A carvery is out of the question, but two for £12 cocktails aren’t, and we need a pitstop anyway, while I think it would probably be best to not get back into Brighton until fans going to the City game have got there. The Sportsman is at least close and warm, with something called ‘rugby union’ playing away to itself on its television. A corner of the pub is cordoned off for the teams. The cocktails are the sugariest thing I’ve ever tasted, and as we walk back into town on the London Road I’m sure whether I’m a little drunk or merely experiencing my biggest sugar rush in more than forty years.
There’s no train from Brighton to where we need to get to for 55 minutes, so we decamp to The Queens Head and watch the second half of their match against Manchester City. It is, I have to say, extremely enjoyable to sit in the warm and watch the Premier League’s big story of the weekend unfold, especially with the home side coming from behind to beat the current champions and every single person in that pub supporting them.

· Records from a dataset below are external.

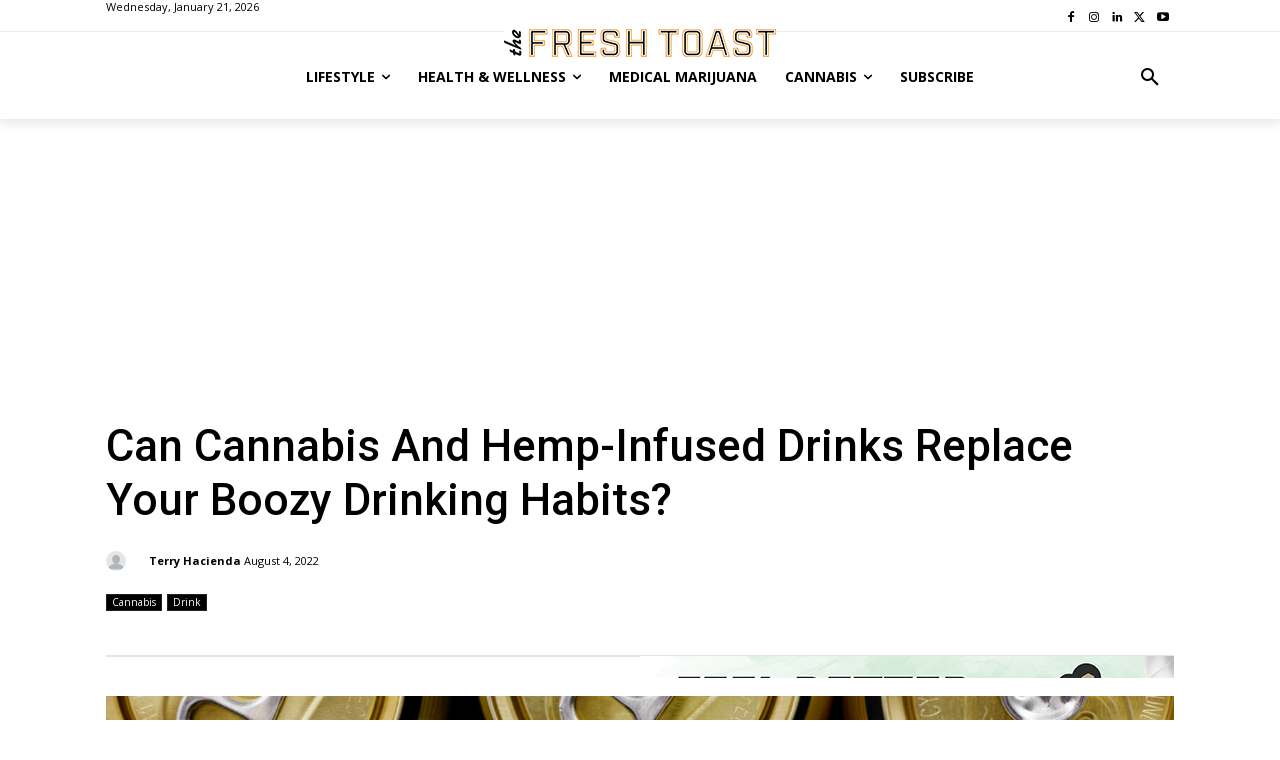

--- FILE ---
content_type: text/html; charset=UTF-8
request_url: https://thefreshtoast.com/wp-admin/admin-ajax.php?td_theme_name=Newspaper&v=12.6.1
body_size: -339
content:
{"183048":2237}

--- FILE ---
content_type: text/html; charset=utf-8
request_url: https://www.google.com/recaptcha/api2/aframe
body_size: 268
content:
<!DOCTYPE HTML><html><head><meta http-equiv="content-type" content="text/html; charset=UTF-8"></head><body><script nonce="2iBDUdyKw7fh3VrOnKFlyA">/** Anti-fraud and anti-abuse applications only. See google.com/recaptcha */ try{var clients={'sodar':'https://pagead2.googlesyndication.com/pagead/sodar?'};window.addEventListener("message",function(a){try{if(a.source===window.parent){var b=JSON.parse(a.data);var c=clients[b['id']];if(c){var d=document.createElement('img');d.src=c+b['params']+'&rc='+(localStorage.getItem("rc::a")?sessionStorage.getItem("rc::b"):"");window.document.body.appendChild(d);sessionStorage.setItem("rc::e",parseInt(sessionStorage.getItem("rc::e")||0)+1);localStorage.setItem("rc::h",'1768972593646');}}}catch(b){}});window.parent.postMessage("_grecaptcha_ready", "*");}catch(b){}</script></body></html>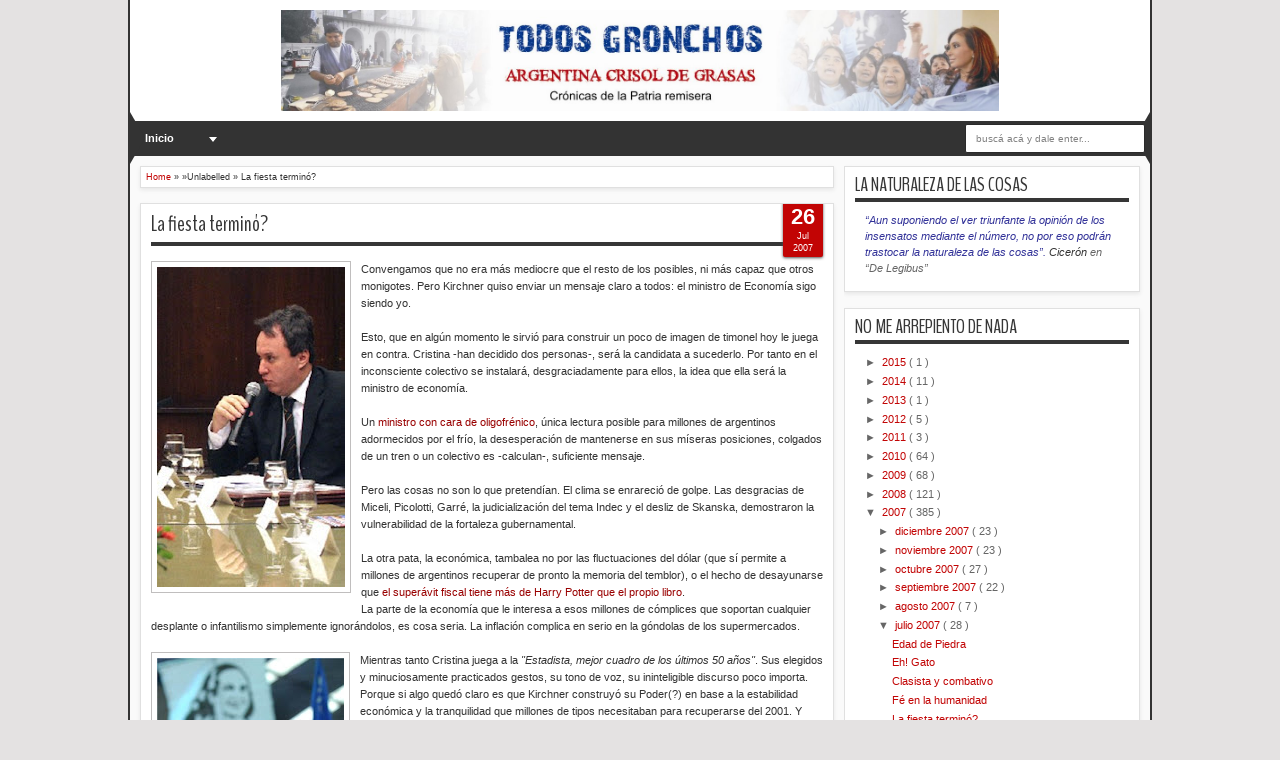

--- FILE ---
content_type: text/html; charset=utf-8
request_url: https://accounts.google.com/o/oauth2/postmessageRelay?parent=https%3A%2F%2Ftodosgronchos.blogspot.com&jsh=m%3B%2F_%2Fscs%2Fabc-static%2F_%2Fjs%2Fk%3Dgapi.lb.en.2kN9-TZiXrM.O%2Fd%3D1%2Frs%3DAHpOoo_B4hu0FeWRuWHfxnZ3V0WubwN7Qw%2Fm%3D__features__
body_size: 165
content:
<!DOCTYPE html><html><head><title></title><meta http-equiv="content-type" content="text/html; charset=utf-8"><meta http-equiv="X-UA-Compatible" content="IE=edge"><meta name="viewport" content="width=device-width, initial-scale=1, minimum-scale=1, maximum-scale=1, user-scalable=0"><script src='https://ssl.gstatic.com/accounts/o/2580342461-postmessagerelay.js' nonce="imzr9TkQ4QvqZXVbSyiKFQ"></script></head><body><script type="text/javascript" src="https://apis.google.com/js/rpc:shindig_random.js?onload=init" nonce="imzr9TkQ4QvqZXVbSyiKFQ"></script></body></html>

--- FILE ---
content_type: text/html; charset=utf-8
request_url: https://www.google.com/recaptcha/api2/aframe
body_size: 268
content:
<!DOCTYPE HTML><html><head><meta http-equiv="content-type" content="text/html; charset=UTF-8"></head><body><script nonce="haWC5v61NY6B3I6RXypqxA">/** Anti-fraud and anti-abuse applications only. See google.com/recaptcha */ try{var clients={'sodar':'https://pagead2.googlesyndication.com/pagead/sodar?'};window.addEventListener("message",function(a){try{if(a.source===window.parent){var b=JSON.parse(a.data);var c=clients[b['id']];if(c){var d=document.createElement('img');d.src=c+b['params']+'&rc='+(localStorage.getItem("rc::a")?sessionStorage.getItem("rc::b"):"");window.document.body.appendChild(d);sessionStorage.setItem("rc::e",parseInt(sessionStorage.getItem("rc::e")||0)+1);localStorage.setItem("rc::h",'1769239002243');}}}catch(b){}});window.parent.postMessage("_grecaptcha_ready", "*");}catch(b){}</script></body></html>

Real talk. Compared to the same weekend last year, this season’s Brighton Electricity seem to be a stronger team. I noted before the match that Southwater’s recent results against them hadn’t been particularly incredible—they only beat them 2-1 when they met at the end of August, for example—and considering their position in the league (this win took them up to third place; they’ve only lost once in eleven) I’d like to think that they can pick up a few points this season.
Because to lose every week is demoralising, and to a point it’s almost a surprise that these guys are still here every week, giving it everything and on afternoons such as this coming close to snatching a point. In their previous six years in this division, Brighton Electricity have won a total of fifteen games, and six of those came in their first season. But at this level of football it remains the case that the game is the majority of the point and in that respect, while Brighton Electricity’s lights may be perpetually flickering, they haven’t quite gone out yet.